Why the Historic Jared Goff Contract Actually Makes Sense for the Lions

Why the Historic Jared Goff Contract Actually Makes Sense for the Lions.

He was basically a castoff when Detroit acquired him in 2021’s Matthew Stafford trade.

At that point, Jared Goff was a warm body who could throw the ball while the Detroit Lions reloaded around him and scanned the market for someone better. But the second act of Goff’s NFL career now has a lucrative stamp of approval.

Three seasons, an NFC North title, and an NFC championship game appearance later, the former No. 1 overall pick of the Los Angeles Rams will get $170 million guaranteed over four years and up to $212 million on a new contract that begins after the 2024 season.

Now 29, Goff will be 34 when the contract extension lapses, and for now, he’s slated to be the highest-paid player in Lions history and the second highest-paid quarterback in the NFL behind the Cincinnati Bengals’ Joe Burrow.

Will Goff actually be the NFL’s second best-paid QB for any extended amount of time?

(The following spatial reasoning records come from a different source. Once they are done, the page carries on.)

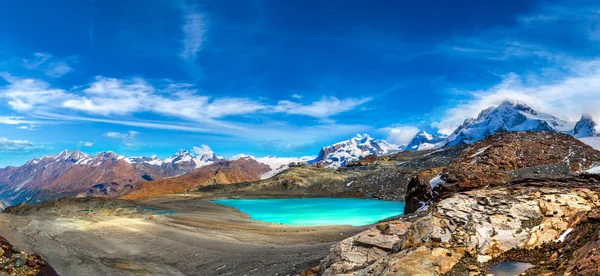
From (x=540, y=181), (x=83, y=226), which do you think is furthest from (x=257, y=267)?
(x=83, y=226)

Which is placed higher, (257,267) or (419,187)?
(419,187)

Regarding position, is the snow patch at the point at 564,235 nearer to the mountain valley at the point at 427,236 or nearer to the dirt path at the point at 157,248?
the mountain valley at the point at 427,236

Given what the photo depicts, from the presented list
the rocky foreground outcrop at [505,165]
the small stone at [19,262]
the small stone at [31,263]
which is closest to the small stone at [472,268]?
the rocky foreground outcrop at [505,165]

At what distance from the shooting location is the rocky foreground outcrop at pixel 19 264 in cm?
1980

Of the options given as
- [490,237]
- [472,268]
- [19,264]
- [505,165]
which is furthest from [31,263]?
[505,165]

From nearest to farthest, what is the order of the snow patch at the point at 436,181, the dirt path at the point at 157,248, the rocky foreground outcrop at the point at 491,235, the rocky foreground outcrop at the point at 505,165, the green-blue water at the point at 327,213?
the rocky foreground outcrop at the point at 491,235
the dirt path at the point at 157,248
the rocky foreground outcrop at the point at 505,165
the snow patch at the point at 436,181
the green-blue water at the point at 327,213

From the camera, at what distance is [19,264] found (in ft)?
67.1

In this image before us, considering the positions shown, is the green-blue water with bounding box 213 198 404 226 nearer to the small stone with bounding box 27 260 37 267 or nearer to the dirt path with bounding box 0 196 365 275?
the dirt path with bounding box 0 196 365 275

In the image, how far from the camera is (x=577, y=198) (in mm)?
13109

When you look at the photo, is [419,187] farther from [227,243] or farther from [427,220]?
[427,220]

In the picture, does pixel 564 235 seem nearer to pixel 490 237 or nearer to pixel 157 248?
pixel 490 237

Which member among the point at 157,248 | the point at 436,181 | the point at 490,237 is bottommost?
the point at 157,248

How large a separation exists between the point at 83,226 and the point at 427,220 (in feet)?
136

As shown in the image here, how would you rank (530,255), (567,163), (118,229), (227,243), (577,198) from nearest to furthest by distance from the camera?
(530,255) → (577,198) → (227,243) → (118,229) → (567,163)
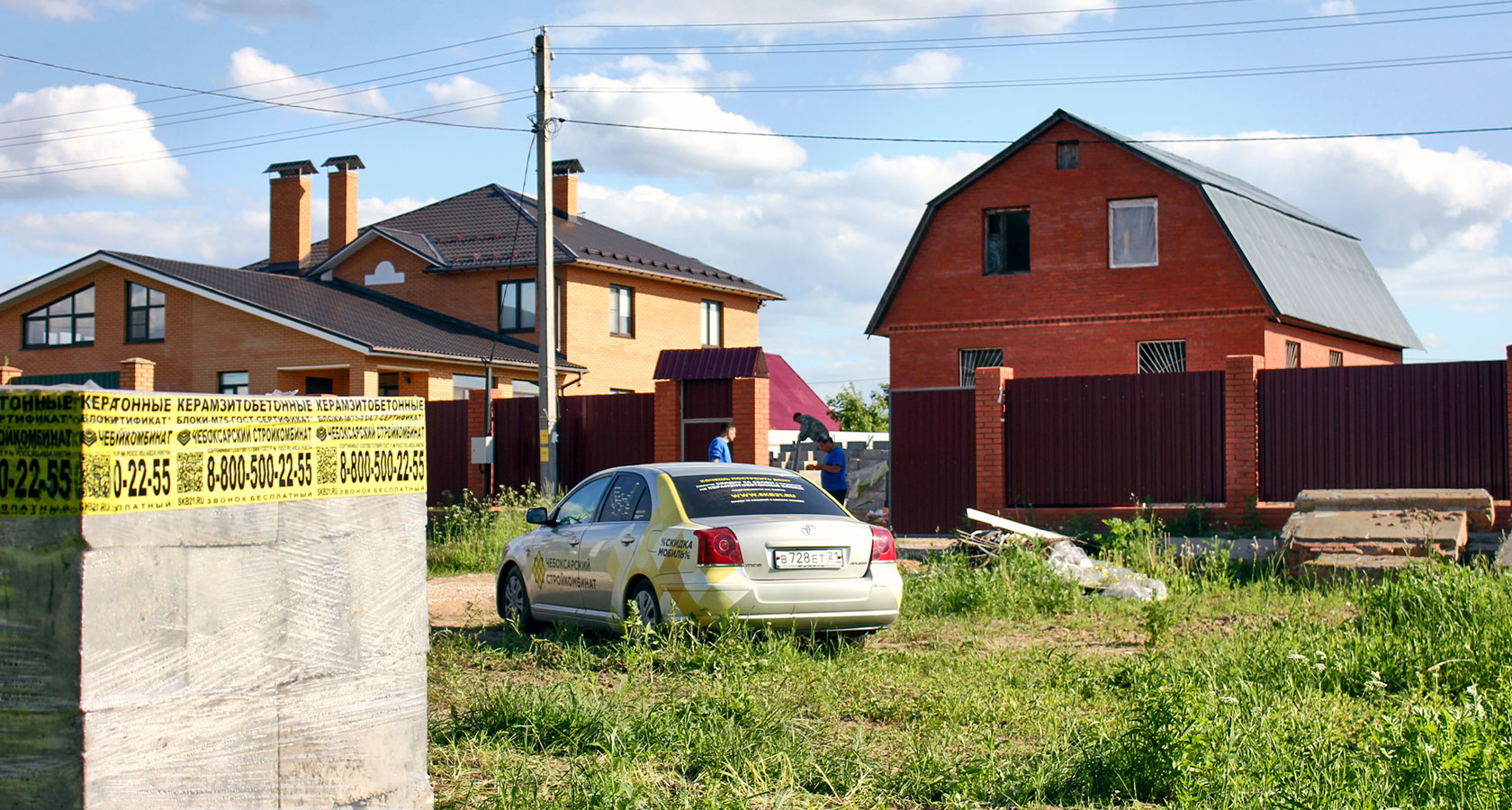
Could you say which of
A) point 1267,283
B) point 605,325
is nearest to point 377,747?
point 1267,283

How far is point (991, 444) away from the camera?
16.8 m

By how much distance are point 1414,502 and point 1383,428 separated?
3042mm

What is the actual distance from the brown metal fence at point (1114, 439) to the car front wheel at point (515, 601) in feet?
26.9

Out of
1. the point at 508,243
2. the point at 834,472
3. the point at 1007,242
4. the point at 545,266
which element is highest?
the point at 508,243

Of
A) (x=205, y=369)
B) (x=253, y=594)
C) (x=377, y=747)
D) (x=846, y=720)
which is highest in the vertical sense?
(x=205, y=369)

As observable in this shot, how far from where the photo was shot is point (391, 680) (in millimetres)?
3908

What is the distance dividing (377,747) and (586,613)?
218 inches

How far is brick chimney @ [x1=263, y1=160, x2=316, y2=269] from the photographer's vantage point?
123 ft

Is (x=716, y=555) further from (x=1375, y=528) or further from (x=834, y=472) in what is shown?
(x=834, y=472)

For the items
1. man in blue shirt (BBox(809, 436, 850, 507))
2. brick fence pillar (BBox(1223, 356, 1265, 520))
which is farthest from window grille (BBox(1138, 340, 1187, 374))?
man in blue shirt (BBox(809, 436, 850, 507))

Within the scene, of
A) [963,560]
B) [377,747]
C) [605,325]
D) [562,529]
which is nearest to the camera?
[377,747]

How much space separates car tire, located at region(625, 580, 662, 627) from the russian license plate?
2.72 ft

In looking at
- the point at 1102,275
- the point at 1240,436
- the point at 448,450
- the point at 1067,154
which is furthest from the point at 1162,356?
the point at 448,450

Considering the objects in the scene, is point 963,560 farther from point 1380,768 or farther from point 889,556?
point 1380,768
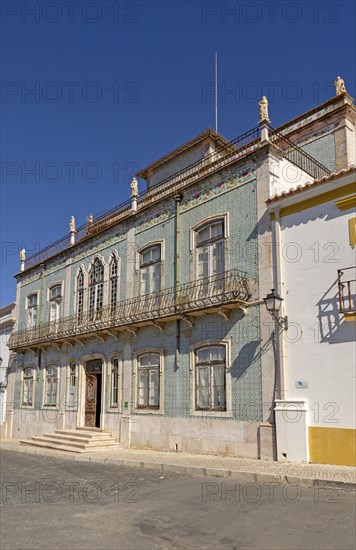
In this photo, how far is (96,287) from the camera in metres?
18.8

The continued growth of the salary cap and the league’s obsession with QBs means that he’ll get passed pretty quickly – maybe by Dak Prescott in 2025 (when the Dallas Cowboys’ signal-caller be up for a new deal) and certainly within a year or two after.

Is Goff worth the contract? Intuitively, the easy answer is “no.” No one believes Goff is a top-five quarterback, and he’ll now be paid like one.

But QB deals are never struck up in a vacuum. And in the context of what the Lions are building right now, a megadeal for a better-than-serviceable QB makes a lot of sense.

The 2023 Lions, which made the postseason for the first time since 2016 and had two playoff wins for the first time since 1957, were third in the NFL in yards per play (5.9). They were also third in net yards per pass attempt (6.9) and fifth in yards per carry (4.6).

That multidimensional success converted to finishing fifth in scoring (27.1 points per game). By whichever metric you pick, Detroit had a top-five offense.

In fact, the Lions ranked fourth in offensive EVE by averaging 0.5 yards more than the expected amount last season.